Processo di conversione all’olio di palma sostenibile

Nel settore del commercio, il cosiddetto approccio PPM (“Process and Production Methods”, ovvero il diverso trattamento dei prodotti a seconda del loro metodo di produzione) è oggetto di molte discussioni.

“È un peccato che nell’accordo commerciale questo valga solo per l’olio di palma e non per altri prodotti come il legno o la gomma. Ma è un inizio”, dice Bürgi. Questa differenziazione del prodotto costituirebbe un importante incentivo per i produttori di olio di palma indonesiani a rendere almeno una parte della loro produzione di olio di palma più ecologica e socialmente responsabile. Nel migliore dei casi, questo potrebbe anche ripercuotersi su altri processi economici, sostiene Bürgi.

uomo nella foresta
Un operaio indonesiano raccoglie frutti di palma in una piantagione di palma da olio a Deli Serdang, nel nord di Sumatra. L’Indonesia è il più grande produttore mondiale di olio di palma, che deriva dal frutto della palma. Keystone / Dedi Sinuhaji

L’accordo stabilisce che “solo” 12’500 tonnellate di olio di palma sostenibile possono beneficiare delle tariffe più basse (l’Indonesia produce in totale oltre 35 milioni di tonnellate di olio di palma, il che la rende il più grande produttore mondiale di olio di palma). Ma il legame con i severi requisiti di sostenibilità offre anche all’Indonesia un argomento a suo favore; può dimostrare di sostenere efficacemente i processi di conversione all’olio di palma sostenibile – che può anche influenzare positivamente i futuri accordi, come quello con l’UE.

Tuttavia è presto per dire se l’accordo commerciale con la Svizzera e gli altri paesi dell’AELS promuoverà effettivamente la sostenibilità nella produzione di olio di palma indonesiano, avverte Bürgi: “Dipende molto dall’attuazione dell’accordo”.

L’esperta vede comunque con favore il fatto che l’accordo comprenda un capitolo sulla cooperazione che obbliga gli Stati dell’AELS a fornire all’Indonesia un sostegno finanziario e tecnico nel processo di transizione a una produzione di olio di palma più sostenibile. Dopotutto, il passaggio da una produzione convenzionale a una produzione veramente sostenibile – cioè ecologica e socialmente giusta – è sempre anche una questione di risorse.
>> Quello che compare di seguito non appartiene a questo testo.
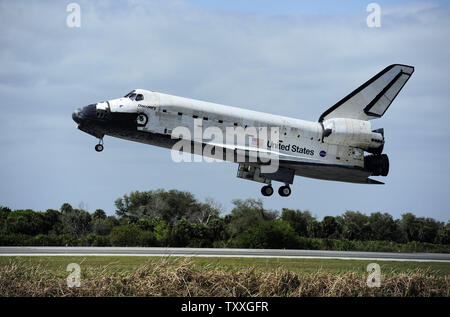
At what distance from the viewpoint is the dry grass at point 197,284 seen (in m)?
17.2

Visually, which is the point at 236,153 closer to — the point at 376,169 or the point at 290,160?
the point at 290,160

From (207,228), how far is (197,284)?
963 inches

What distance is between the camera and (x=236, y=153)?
84.4 feet

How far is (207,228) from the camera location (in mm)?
41812

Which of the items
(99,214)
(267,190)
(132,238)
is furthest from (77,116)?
(99,214)

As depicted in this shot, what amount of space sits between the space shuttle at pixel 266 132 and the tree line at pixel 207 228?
10080 mm

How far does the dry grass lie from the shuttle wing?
41.2 feet

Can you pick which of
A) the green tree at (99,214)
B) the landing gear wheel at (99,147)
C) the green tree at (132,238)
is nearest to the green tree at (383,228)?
the green tree at (132,238)

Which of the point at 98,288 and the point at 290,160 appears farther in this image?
the point at 290,160

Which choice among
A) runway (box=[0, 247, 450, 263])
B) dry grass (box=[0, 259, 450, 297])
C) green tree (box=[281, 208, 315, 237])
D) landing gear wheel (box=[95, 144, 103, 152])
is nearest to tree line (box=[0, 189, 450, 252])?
green tree (box=[281, 208, 315, 237])

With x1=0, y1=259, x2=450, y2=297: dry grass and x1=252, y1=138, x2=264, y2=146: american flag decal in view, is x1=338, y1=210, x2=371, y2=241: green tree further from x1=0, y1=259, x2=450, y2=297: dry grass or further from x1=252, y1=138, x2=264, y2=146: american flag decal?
x1=0, y1=259, x2=450, y2=297: dry grass

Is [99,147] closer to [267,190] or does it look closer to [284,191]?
[267,190]
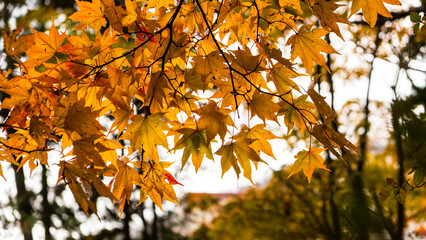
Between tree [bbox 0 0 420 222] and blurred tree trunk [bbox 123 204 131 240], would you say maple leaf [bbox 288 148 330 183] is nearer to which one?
tree [bbox 0 0 420 222]

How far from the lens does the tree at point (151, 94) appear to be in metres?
0.59

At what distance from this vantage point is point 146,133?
0.64 m

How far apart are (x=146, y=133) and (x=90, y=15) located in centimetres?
26

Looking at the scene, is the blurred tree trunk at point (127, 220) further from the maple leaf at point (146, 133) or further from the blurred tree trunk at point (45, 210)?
the maple leaf at point (146, 133)

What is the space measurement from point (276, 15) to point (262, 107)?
219 millimetres

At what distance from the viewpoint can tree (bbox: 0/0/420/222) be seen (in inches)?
23.1

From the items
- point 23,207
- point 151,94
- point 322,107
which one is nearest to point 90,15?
point 151,94

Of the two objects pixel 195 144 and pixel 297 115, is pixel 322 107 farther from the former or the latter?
pixel 195 144

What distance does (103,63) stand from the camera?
26.0 inches

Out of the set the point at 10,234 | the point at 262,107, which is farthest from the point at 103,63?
the point at 10,234

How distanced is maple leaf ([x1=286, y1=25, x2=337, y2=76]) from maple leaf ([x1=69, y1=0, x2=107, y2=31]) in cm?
37

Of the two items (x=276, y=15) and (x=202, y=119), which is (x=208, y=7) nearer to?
(x=276, y=15)

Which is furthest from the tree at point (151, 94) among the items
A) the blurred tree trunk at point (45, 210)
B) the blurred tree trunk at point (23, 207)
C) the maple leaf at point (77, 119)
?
the blurred tree trunk at point (45, 210)

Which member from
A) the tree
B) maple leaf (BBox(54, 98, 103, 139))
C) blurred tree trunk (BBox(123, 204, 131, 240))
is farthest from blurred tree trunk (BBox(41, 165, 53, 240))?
maple leaf (BBox(54, 98, 103, 139))
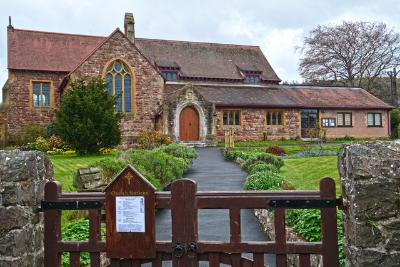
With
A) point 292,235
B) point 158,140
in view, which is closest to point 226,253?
point 292,235

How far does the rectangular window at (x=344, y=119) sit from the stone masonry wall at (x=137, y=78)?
52.4ft

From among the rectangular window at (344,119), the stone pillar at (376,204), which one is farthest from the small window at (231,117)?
the stone pillar at (376,204)

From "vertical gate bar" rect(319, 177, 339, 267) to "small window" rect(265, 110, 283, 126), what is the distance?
30.4 meters

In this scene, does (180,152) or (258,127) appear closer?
(180,152)

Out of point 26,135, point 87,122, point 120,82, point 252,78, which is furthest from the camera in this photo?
point 252,78

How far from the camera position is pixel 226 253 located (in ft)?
12.1

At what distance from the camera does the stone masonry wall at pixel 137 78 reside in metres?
28.9

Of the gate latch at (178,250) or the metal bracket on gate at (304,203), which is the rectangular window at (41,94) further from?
the metal bracket on gate at (304,203)

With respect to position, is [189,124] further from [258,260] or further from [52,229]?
[258,260]

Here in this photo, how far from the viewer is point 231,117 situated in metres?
32.5

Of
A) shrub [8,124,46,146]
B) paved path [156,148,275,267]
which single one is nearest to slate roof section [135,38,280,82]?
shrub [8,124,46,146]

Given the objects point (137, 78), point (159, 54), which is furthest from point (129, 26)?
point (137, 78)

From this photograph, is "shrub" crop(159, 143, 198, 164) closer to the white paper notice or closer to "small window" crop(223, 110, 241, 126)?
"small window" crop(223, 110, 241, 126)

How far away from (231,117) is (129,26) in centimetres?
1110
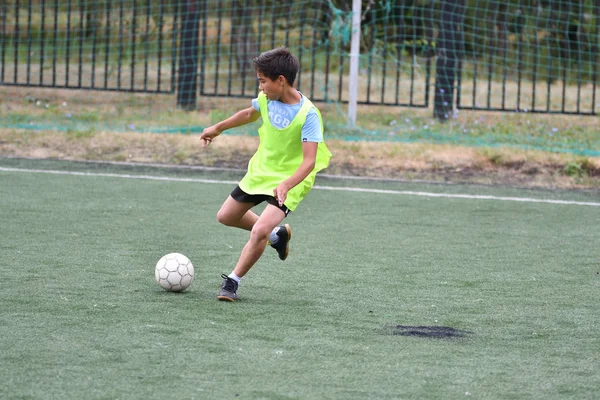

Anche se i Paesi dell’AELS nell’accordo prevedono un simile sostegno all’Indonesia, questo punto non è ancora specificato nell’ordinanza e nel rapporto esplicativo del Consiglio federale (attualmente ancora in consultazione), critica Bürgi. Né è prevista una valutazione successiva che possa dimostrare dopo alcuni anni l’efficacia dell’accordo.

Vantaggio effettivo

È proprio questo che Reto Föllmi mette in discussione: “Gli accordi di libero scambio sono spesso venduti dal Consiglio federale e dai media come un grande successo, come abbiamo visto con l’accordo con la Cina. Ma se si guarda più da vicino, si vede che spesso non vengono utilizzati affatto. Perlomeno però sono un primo passo verso un’ulteriore apertura.”

Secondo uno studio dell’Istituto svizzero di economia internazionale e ricerca economica applicata (SIAW-HSG) dell’Università di San Gallo, il tasso di utilizzo delle tariffe preferenziali, che consentono alle aziende dei Paesi meno sviluppati di esportare prodotti semplificati in Svizzera, è talvolta inferiore al 50 per cento.

Ciò significa che gran parte dei risparmi tariffari teoricamente possibili non sono affatto realizzati. “Per le aziende più piccole, spesso significano costi fissi elevati, per esempio per ottenere un certificato di sostenibilità, quindi alla fine preferiscono pagare i dazi doganali”. Per la maggioranza degli attori coinvolti (maggioranza che deve però ancora essere confermata dalle urne il 7 marzo), l’accordo non rappresenta ancora un’economia più sostenibile – ma è un passo nella giusta direzione.